Half of the people involved in renting have no idea how a dumpster rental works. The first thing to keep in mind is that a roll off dumpster, which is the most commonly rented, is a large piece of equipment that is delivered by an even larger truck. The space needed for delivery, without causing damage to the property or nearby vehicles, is significant at approximately 45 feet of length, 10 feet of width 20 feet in height. This fact is probably the most commonly misunderstood by those that do not habitually rent dumpsters. In most cases, deliveries will be possible in a residential driveway or a private lot that make the dumpster secure and relatively safe. That is, until people load the dumpster. When loading a dumpster, it is critical to keep in mind that it is illegal for a truck to carry a dumpster over the road with debris sticking out of the top because it could potentially fly out into traffic. Failure to comply with this simple rule is all too common, and will result in additional fees for the rental.

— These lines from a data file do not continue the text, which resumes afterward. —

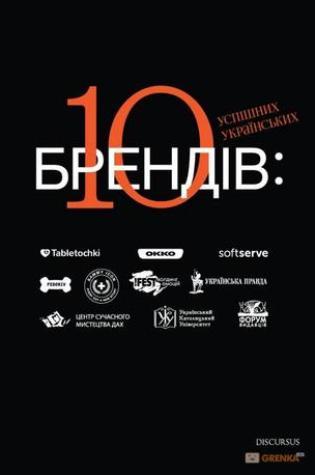 10 успішних українських брендів Book Pdf ePub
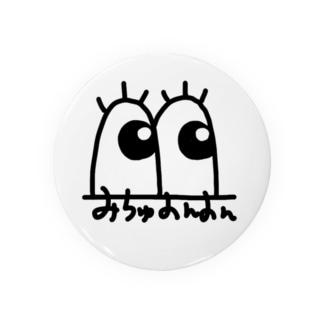 おんおんグッズ Badges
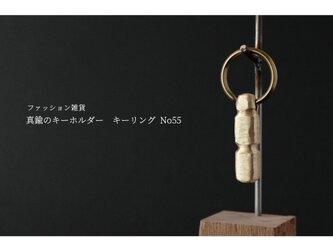真鍮のキーホルダー / キーリング  No55の画像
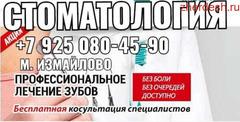Стоматолог М. Измайлово. 89250804590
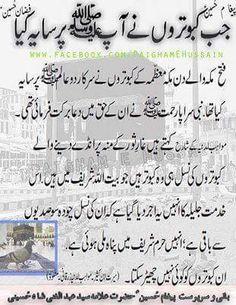 G Hadith Quotes, Imam Ali Quotes, Hindi Quotes, Quotations, Islam Muslim, Islam Quran, Allah Islam, Islamic Messages, Islamic Quotes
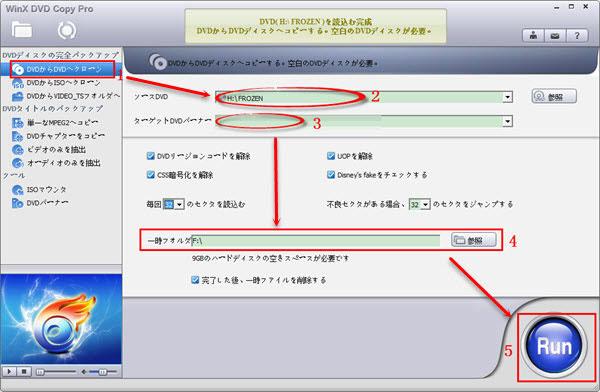 スターウォーズ/フォースの覚醒DVDコピー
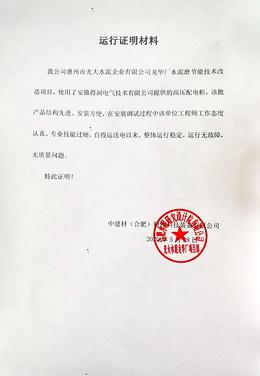 惠州水泥磨技改项目运行反馈表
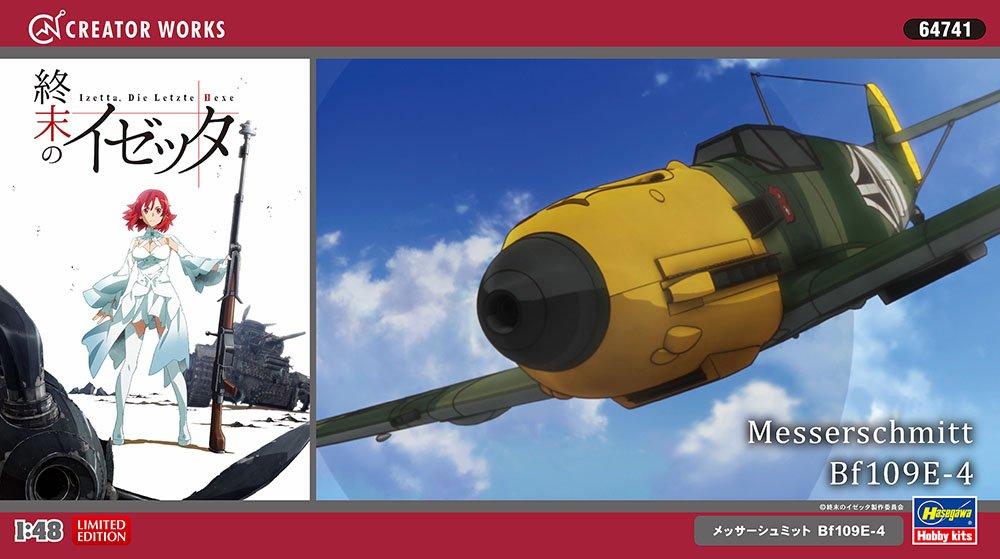 【出荷完了(店頭発売は本日以降)】 1:48スケール プラモデル「『終末のイゼッタ』メッサーシュミット Bf109E-4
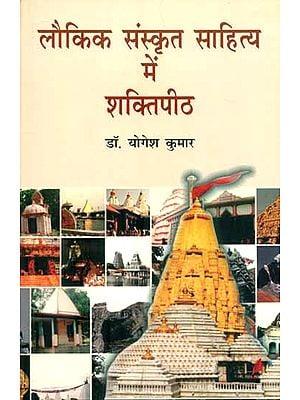 लौकिक संस्कृत साहित्य में शक्तिपीठ : Shaktipithas in Sanskrit Literature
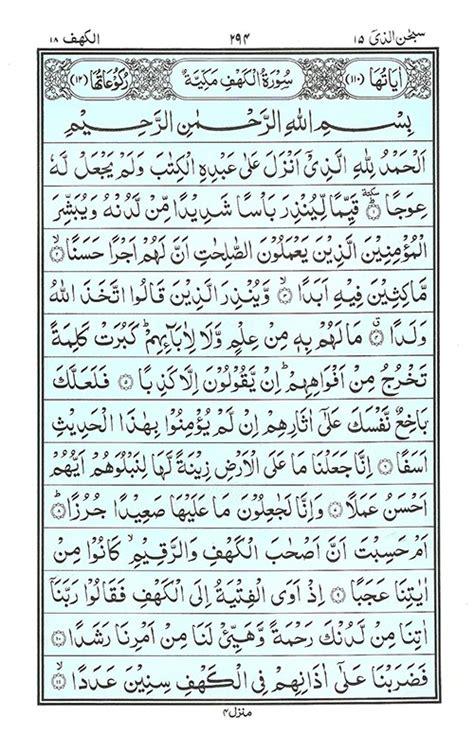 juz  sbhan althy read quran
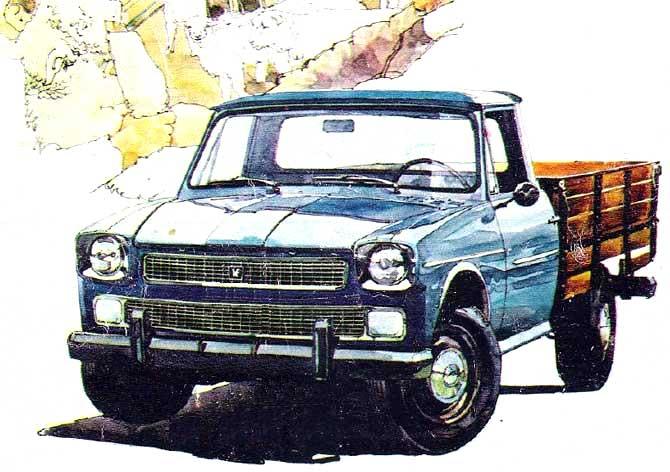 1975 Rastrojero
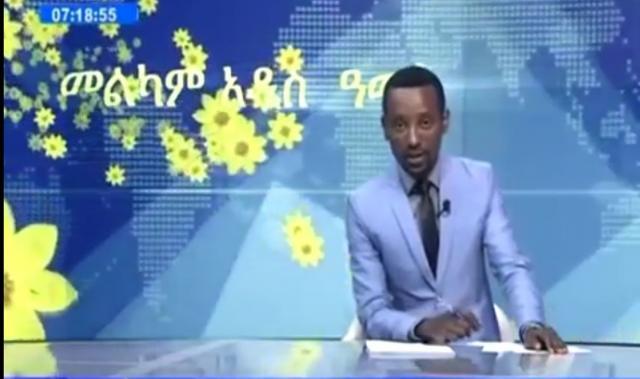 EBC Report: Kidame Gebeya Market Fire in Gonder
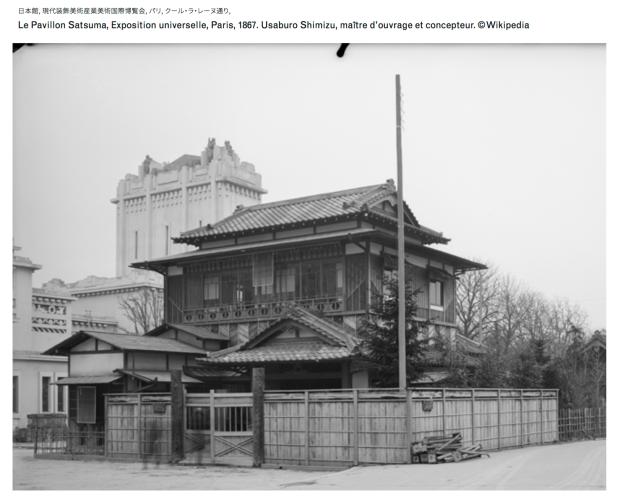 Pavillon Satsuma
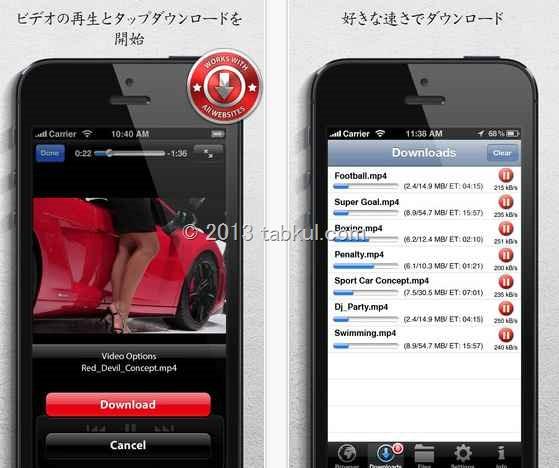 通常350円の「Tube Downloader Pro」が無料セール中、動画ダウンロード / iOSアプリ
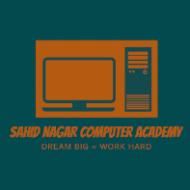 Sahid Nagar Computer Academy Computer Course institute in Kolkata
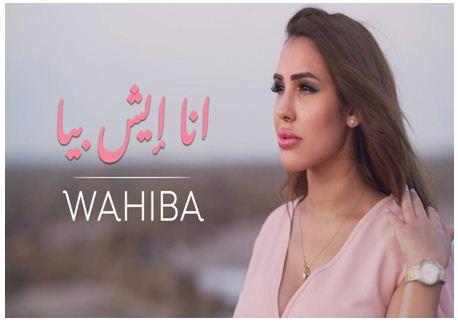 """أنا إيش بيا """" أغنية عراقية  للفنانة المغربية  وهيبة مندريس"""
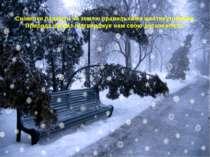 Сніжинки падають на землю правильними шестикутниками. Природа ще раз підтверд...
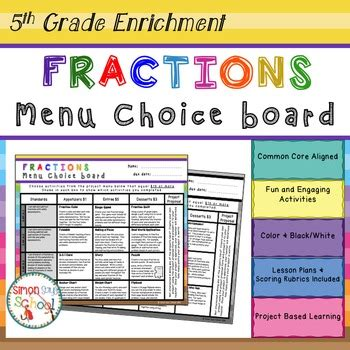 fractions enrichment projects choice board 5th grade by simon says school
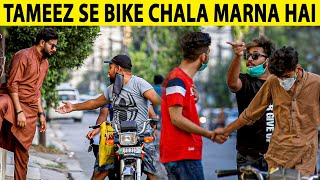 Disturbing Bikers on Road Prank - Lahori PrankStar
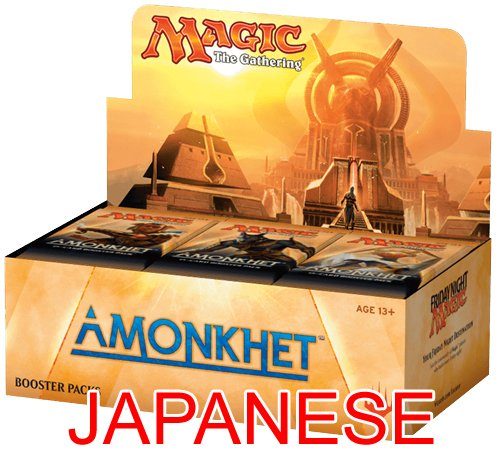 Magic The Gathering Amonkhet Booster Box - JAPANESE Language Version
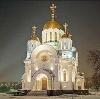 Религиозные учреждения в Глазуновке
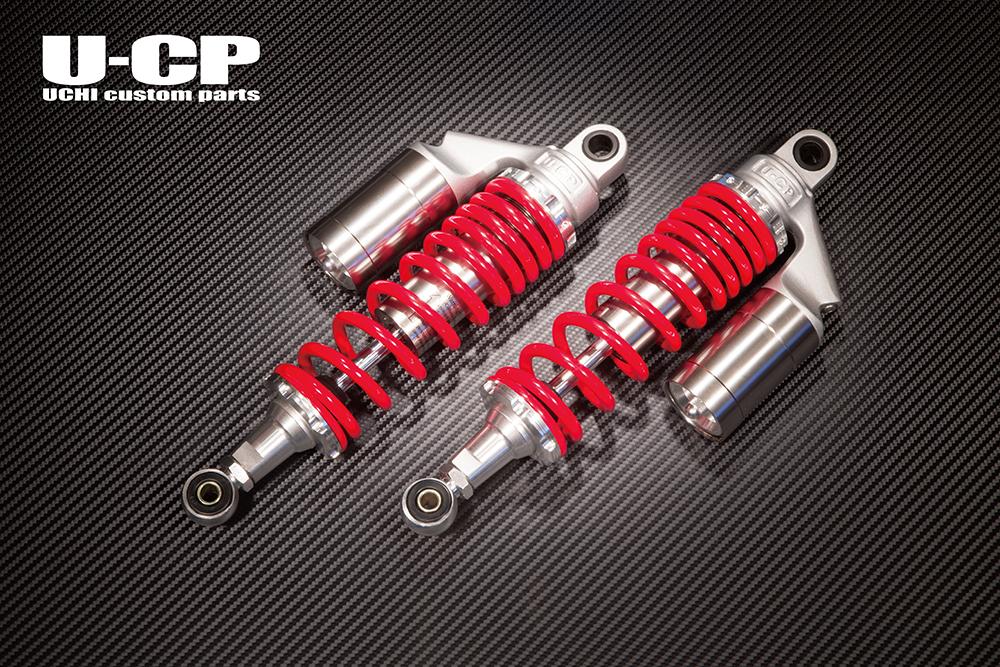 CB400SF HYPER VTEC Revo(NC42)・CB400SB(NC42) リアサスペンション(レッド&シルバー) U-CP(ユーシーピー)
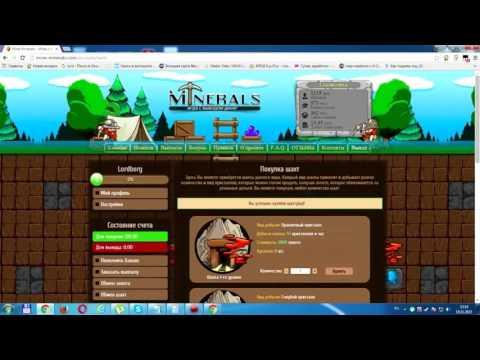 Онлайн игра с выводом денег mine minerals. Строй шахты и зарабатывай!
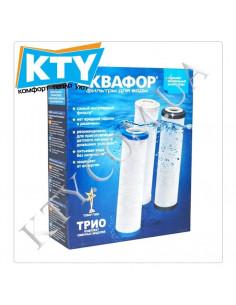 Комплект картриджей для фильтра Аквафор В510-03-02-07 (для мягкой воды)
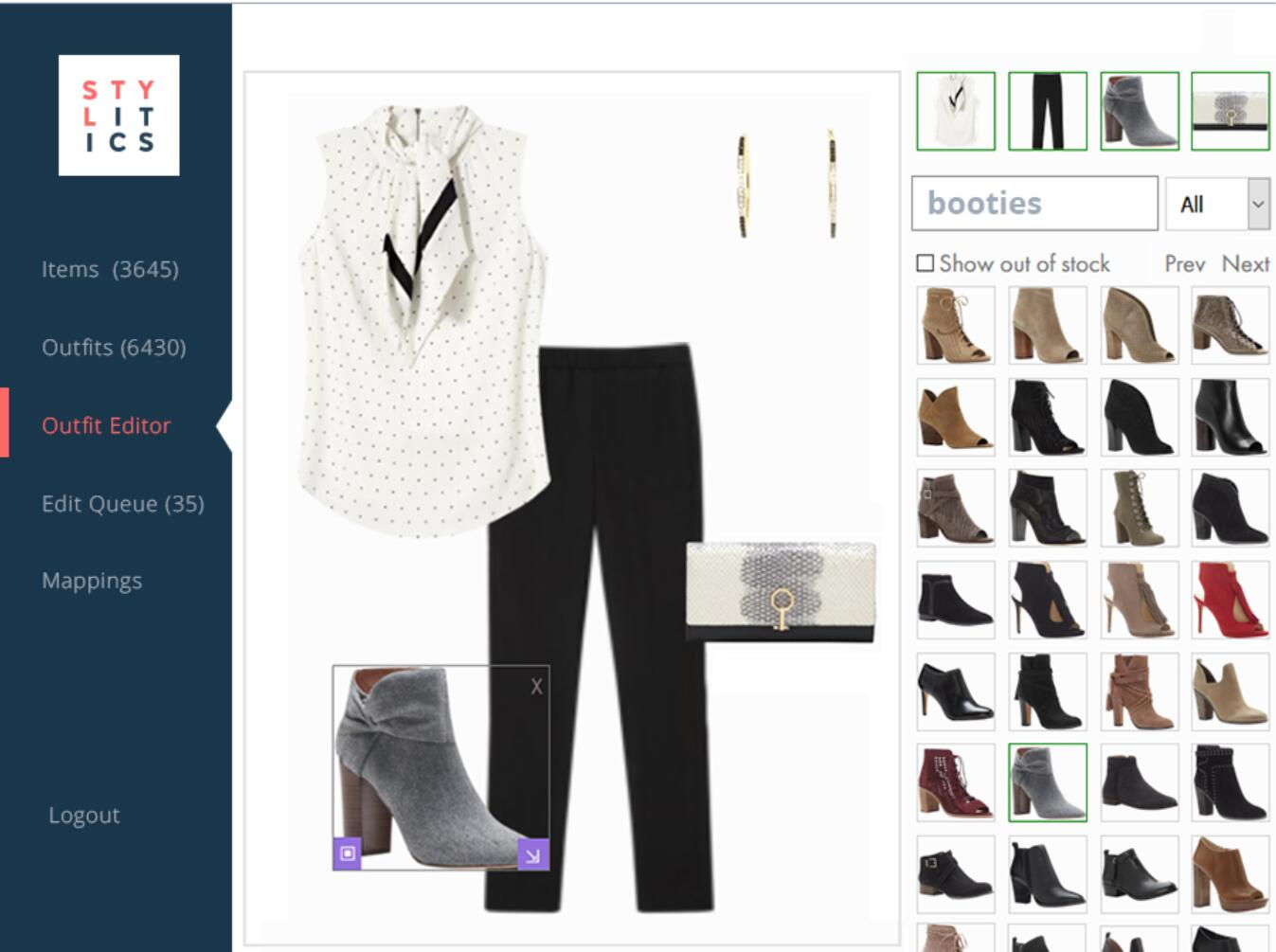 提供基于人工智能的服装搭配视觉方案:Stylitics 完成1500万美元融资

When driveways or private lots are not large enough for dumpster delivery, the public street is typically the only other option for placement. As identified in the story linked above, the likely failure to comply with permitting and regulations for street placement caused the death of a driver outside of Los Angeles, CA. This sad and fatal example is the most recent of many issues that arise from misunderstanding the rules and regulations of renting a large dumpster. If the dumpster needs to be placed on the street, at the very least it requires a city permit, and typically also requires reflective materials on the dumpster so as to warn drivers of its presence. These can easily be acquired through the city. I don’t know the exact nature of the accident, but chances are strong that there was no reflective material on the dumpster which made it difficult to see at night, especially for an older driver, therefore causing the accident that cost a woman her life.
Hopefully this column is a small aid to assist in the research people should be doing prior to renting a large piece of equipment like a dumpster. If renters are educated and informed, it will make life easier on the companies renting the dumpsters as well as safer for all those affected by the rental.